This evening I would like to direct our attention to one of the most critical issues that is
involved in this debate about abortion and that's the issue of the relationship of the
church to state government.
I think I'd like to begin by reminding you that America did not begin at the First Continental
Congress.
American history books do not begin with the writing of the Constitution or of the Declaration
of Independence.
But we know that very early in the seventeenth century settlers came to the shores of America
as colonists principally to escape severe religious persecution.
We know that the first governing document in American history was one that was intensely
religious and theological.
I'm thinking of course of the Mayflower Compact.
But I'd like us to just go back in time a little bit for a moment or two and remember
what it was that provoked these multitudes of people to leave their possessions, to leave
their native lands, and come to this country.
They came as I said to escape religious persecutions, but those religious persecutions were not
simply a matter of intermural wars between dissonant religious groups.
But the chief proponents of persecution were the European state governments.
Now, what Western society learned apparently from the bloody persecutions of sixteenth
and seventeenth century was that when a particular religion is elevated to a privileged position
by the state, that is, when a particular religion is, as we call it, 'established,' then all
of the powers of that government -- the power of the sword, the power of the army and so
on -- may be brought to bear, to squelch and to persecute those who have a differing religious
viewpoint.

__Input data__.
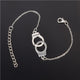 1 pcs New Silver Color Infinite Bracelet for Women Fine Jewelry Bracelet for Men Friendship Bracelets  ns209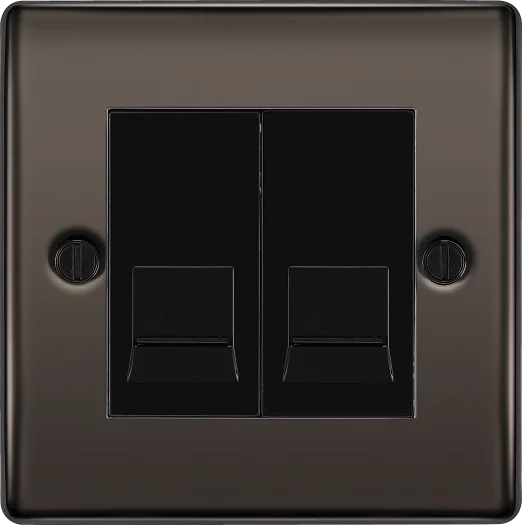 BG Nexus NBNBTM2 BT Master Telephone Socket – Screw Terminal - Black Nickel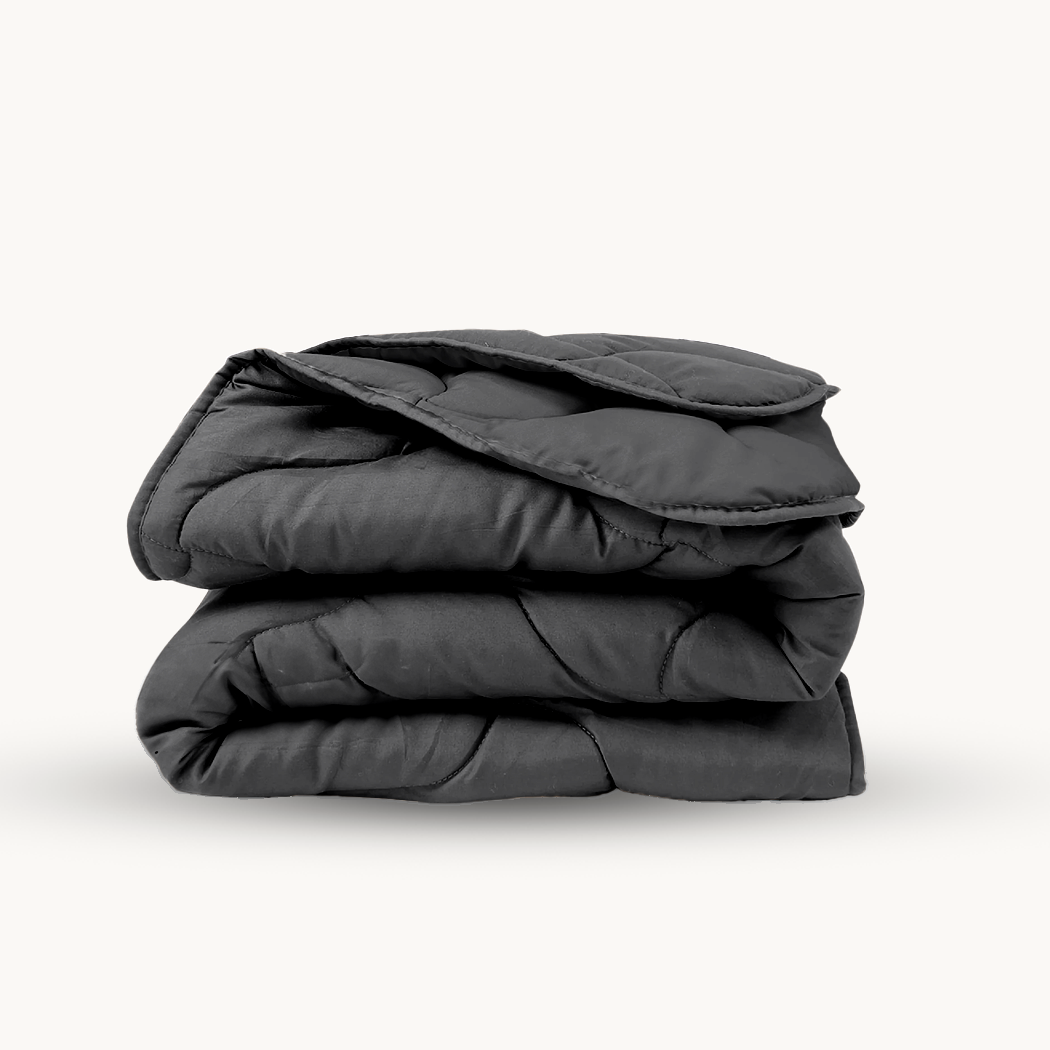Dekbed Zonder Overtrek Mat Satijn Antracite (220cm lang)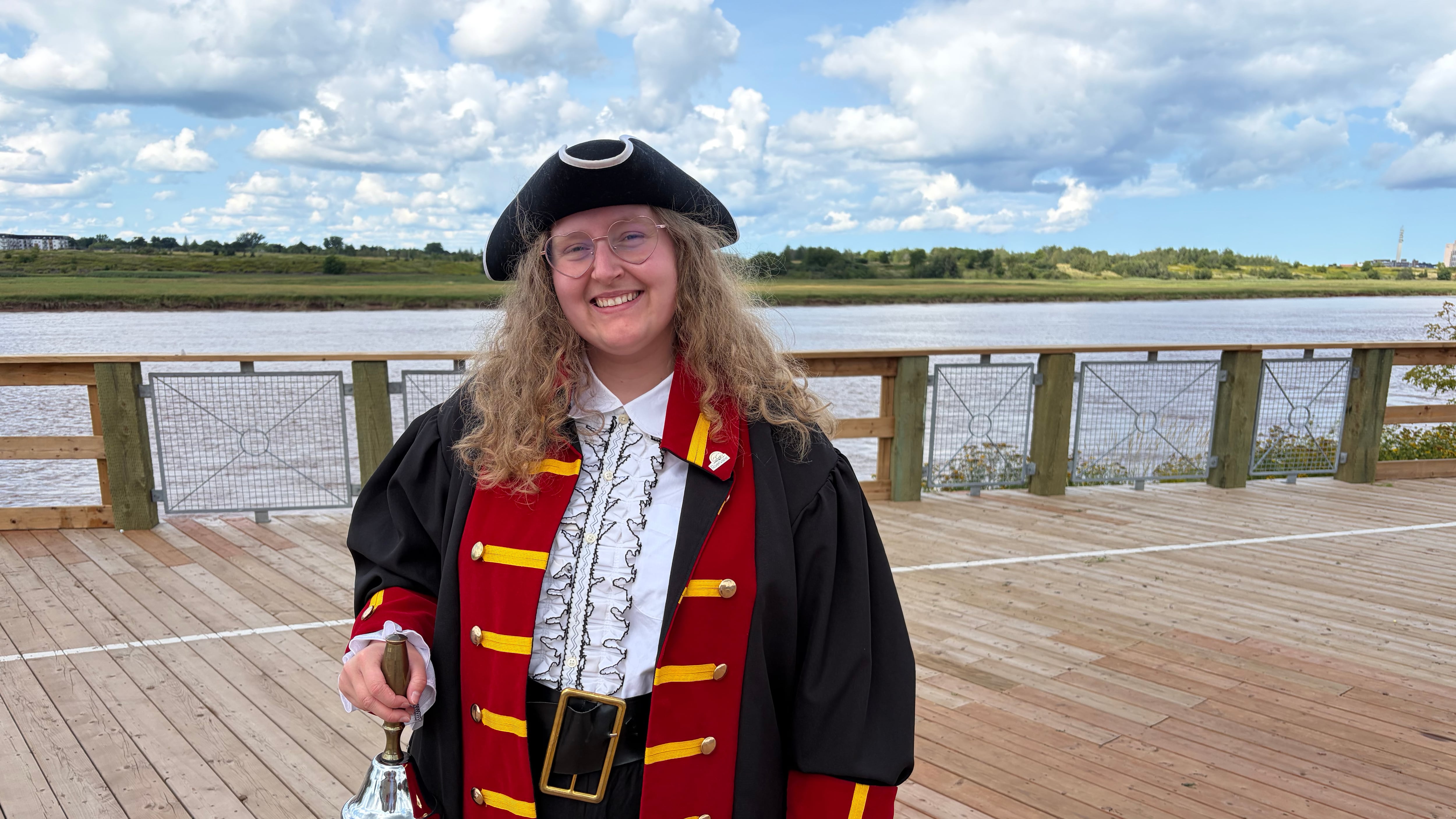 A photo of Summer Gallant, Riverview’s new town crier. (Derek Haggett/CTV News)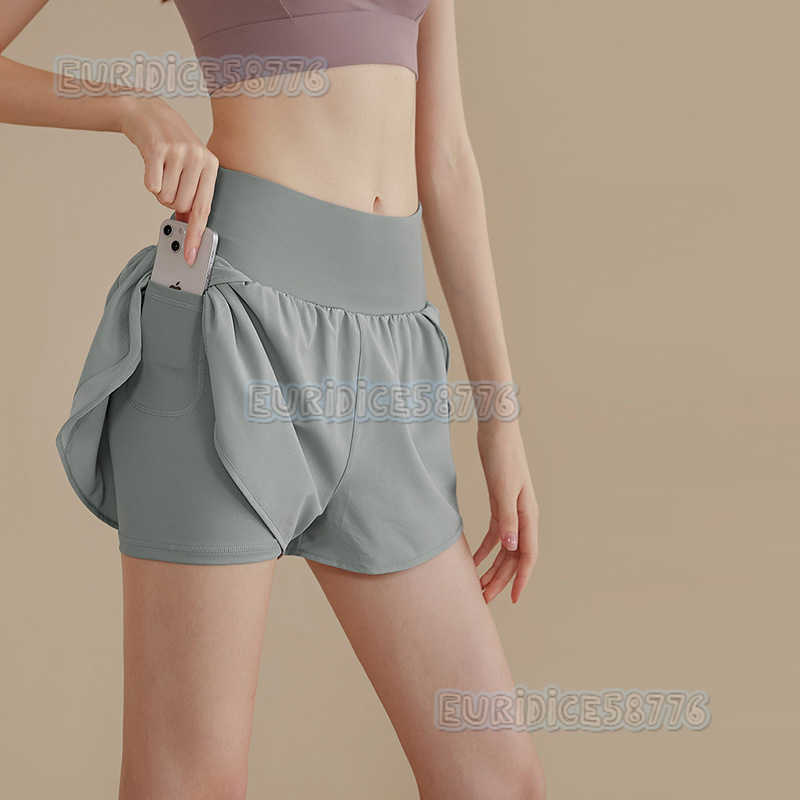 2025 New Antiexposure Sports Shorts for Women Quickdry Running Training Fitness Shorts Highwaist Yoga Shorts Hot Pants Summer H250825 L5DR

---

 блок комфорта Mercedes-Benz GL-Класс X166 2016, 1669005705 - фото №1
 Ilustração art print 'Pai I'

__To do__.
(a) List every historical document that the lecture on church and state mentions by name.
(b) Carry on the lecture on church and state from the point where it stops.

__Responses to the exercise__.
(a)
- The Constitution
- The Declaration of Independence
- The Mayflower Compact

(b)
And so by the time our nation as a republic was officially formed with the Constitution
and the Bill of Rights, the fathers of our country were very, very careful to do everything
in their power to prevent the same type of setup that had produced the violent persecutions,
and hatred, and religious wars that had occurred in Europe.
And fundamentally two things we're determined by the Constitution.
The first is that in this nation guaranteed by the Constitution, all religions will have
the right of free expression.
That, of course, as you know, ladies and gentlemen, is the First Amendment of the United States,
but it's only part of the First Amendment and it's only part of the clause with which
the church is so jealously concerned.
The First Amendment in the Constitution also explicitly prohibit the establishment of religion.
That is, of granting special ecclesiastical privilege to Presbyterians instead of Roman
Catholics, to Roman Catholics instead of Jews, to Jews instead of Muslims.
Part of the whole melting pot concept was whatever you believe and whatever are the
particulars of your theological persuasion and your worship, you are welcome to express
those religious beliefs and practices freely under the protection of the state.
At the same time, in order to secure both things namely the guarantee of the free exercise
of religion on the one hand and the restraint against attempts of one religion to usurp
authority over all others, we had the laws established to prohibit one church from becoming
the state church.
And so we developed a concept that has often been called the separation of church and state.
Now, what I'd like to do in our time together in this session is to try to get some clarity
about what that concept means because I detect a considerable amount of confusion about what
is meant by the separation of church and state.
I have to say that in my teaching profession in the Theological Seminary sometimes I get
very agitated and excited with my students and I say, "One of the most important distinctions
as a student of theology you will ever learn is the distinction between a distinction and
a separation."
For example, in our view of man as Christians we distinguish between the soul and the body
of a human being.
Now, when I make a philosophical distinction of that type, I do no personal violence or
personal harm to you or anyone else, but if I separate your soul from your body I have
just killed you.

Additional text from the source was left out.